Lista de tareas
1. ¿Concuerdan con el texto sobre Nueva York estas afirmaciones? (a) La ciudad se describe como una ciudad muerta. (b) Según el texto, las guías describen cada barrio de forma distinta. (c) El texto sostiene que el futuro será más emocionante que el presente. Responde sí o no a cada una y cita literalmente las palabras del texto que lo deciden.
2. Extrae literalmente del texto sobre Nueva York el fragmento que empieza en "Eugène Ionesco." y termina en "videoclub cerrado.".

Sección de texto
--

CHELSEA DREAMS
Por Dildo de Congost
“I
am not quite sure whether I am dreaming or remembering, whether I have live my
life or dreamed it. Just as dreams do, memory makes me profoundly aware of the
unreality, the evanescence of the world”.
Eugène Ionesco.
Como la mayoría de los no-lugares
occidentales, Nueva York es una ciudad muerta. Hay mucho que hacer: pasear por
sus calles, subir al Empire State, visitar Coney Island, cruzar el puente,
andar por Harlem… Pero hagas lo que hagas, siempre tienes la impresión de que
una multitud ya lo ha hecho antes y no puedes evitar sentirte como una mosca
paseando por un cadáver en descomposición. Hace mucho que aquí no pasa nada y
caminas por decorados abandonados de películas olvidadas en la trastienda de un
videoclub cerrado.
Aquí todo ha ocurrido ya y, por no
haber, no hay ni sustos. Todas las guías dicen lo mismo de todos los barrios: “En
los 70 y los 80, incluso en los primeros 90, esta era una zona peligrosa, pero
ahora se ha revalorizado. Sus calles están llenas de exquisitos cafés y
boutiques muy chic y sus casas, antes ocupadas por artistas, han sido
transformadas en lofts de lujo para jóvenes y exitosos profesionales”.
Dentro de poco, habrá que pagar incluso para que te atraquen de mentirijillas.
El presente es muy aburrido y el futuro será igual, pero con menos dinero y más
máquinas.

--

Contenido del conjunto
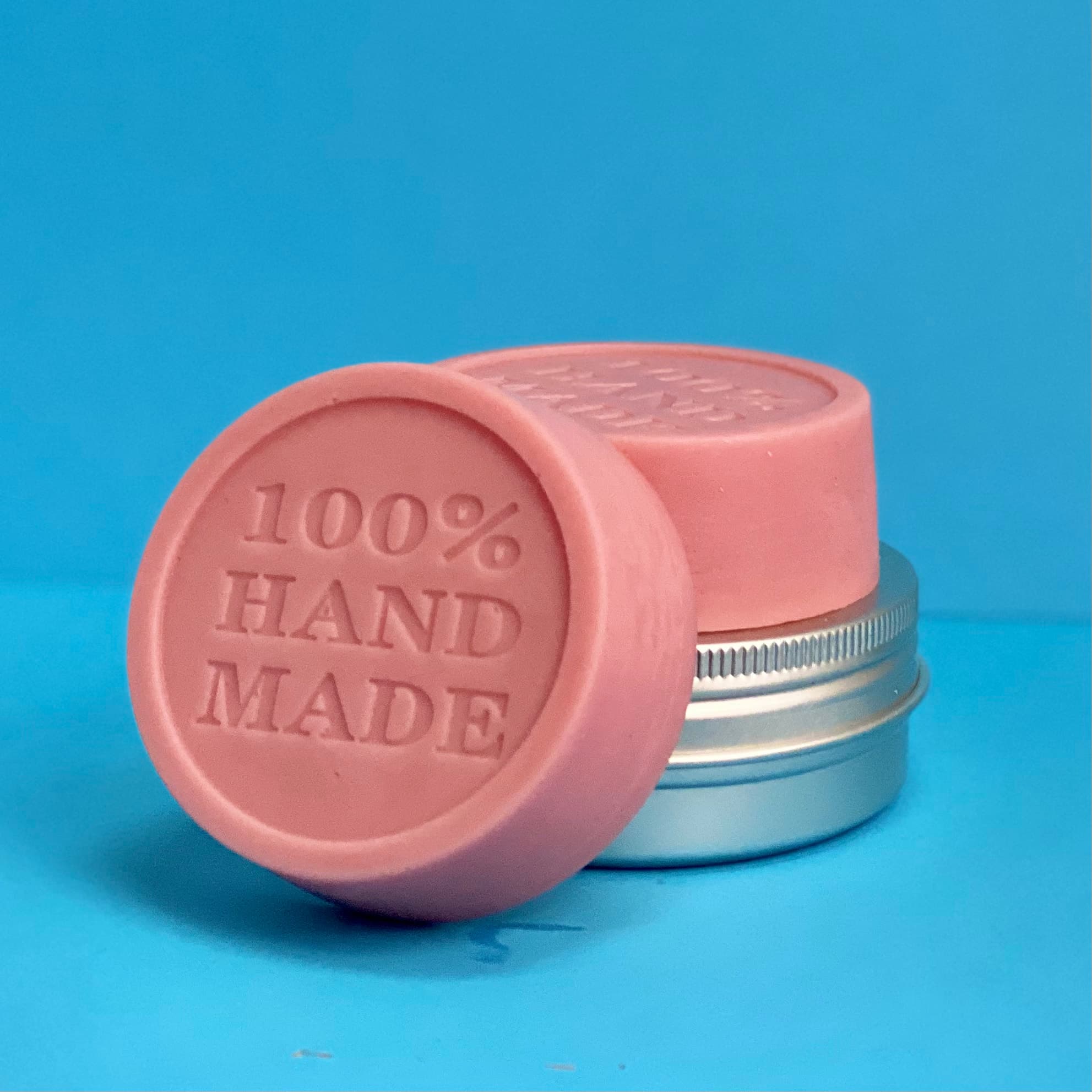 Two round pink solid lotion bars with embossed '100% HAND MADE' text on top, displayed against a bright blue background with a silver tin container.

--

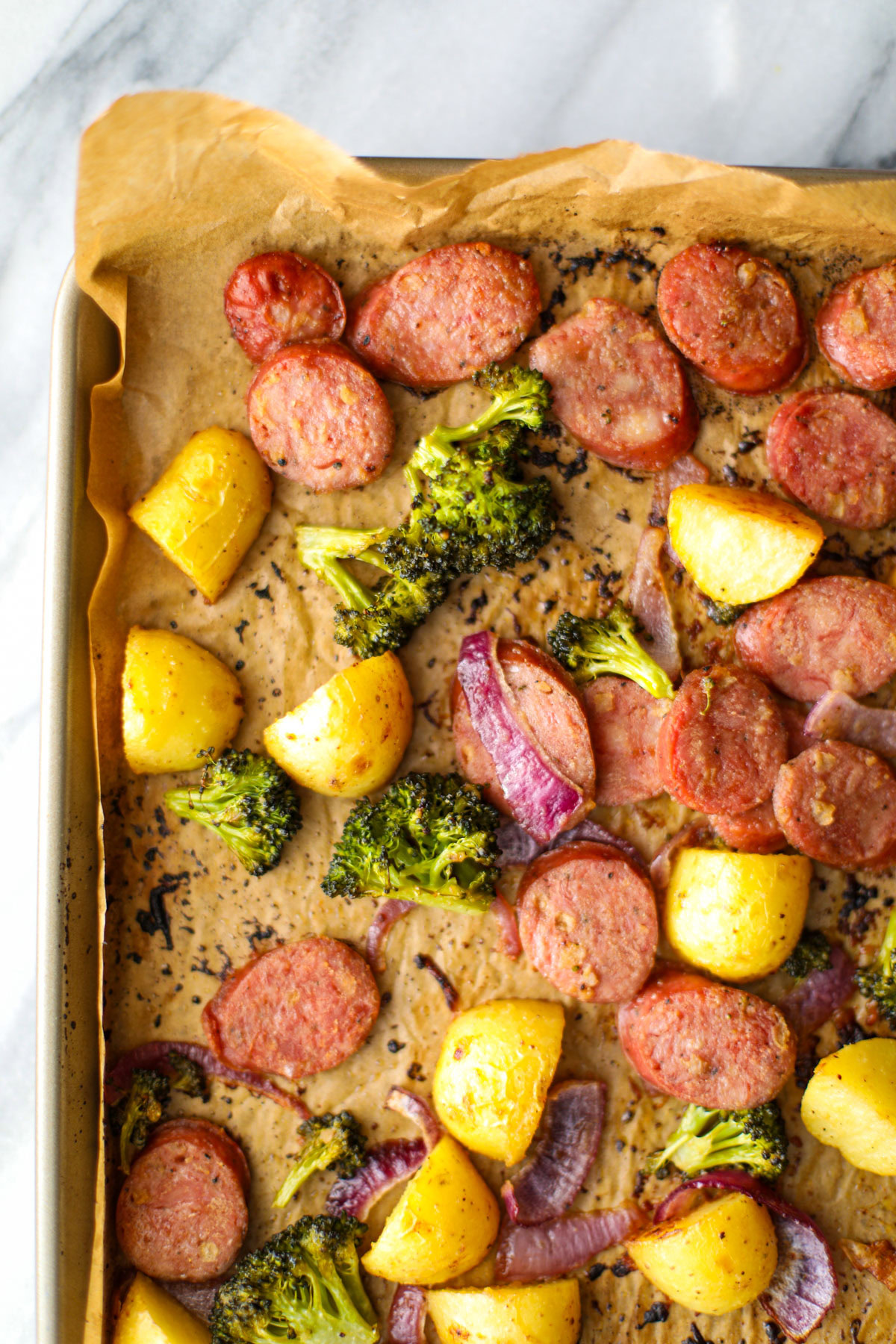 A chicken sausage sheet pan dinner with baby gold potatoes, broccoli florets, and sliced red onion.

--

Resultados por tarea
1.
(a) Sí: "Nueva York es una ciudad muerta"
(b) No: "Todas las guías dicen lo mismo de todos los barrios"
(c) No: "El presente es muy aburrido y el futuro será igual, pero con menos dinero y más máquinas"

2.
Eugène Ionesco.
Como la mayoría de los no-lugares
occidentales, Nueva York es una ciudad muerta. Hay mucho que hacer: pasear por
sus calles, subir al Empire State, visitar Coney Island, cruzar el puente,
andar por Harlem… Pero hagas lo que hagas, siempre tienes la impresión de que
una multitud ya lo ha hecho antes y no puedes evitar sentirte como una mosca
paseando por un cadáver en descomposición. Hace mucho que aquí no pasa nada y
caminas por decorados abandonados de películas olvidadas en la trastienda de un
videoclub cerrado.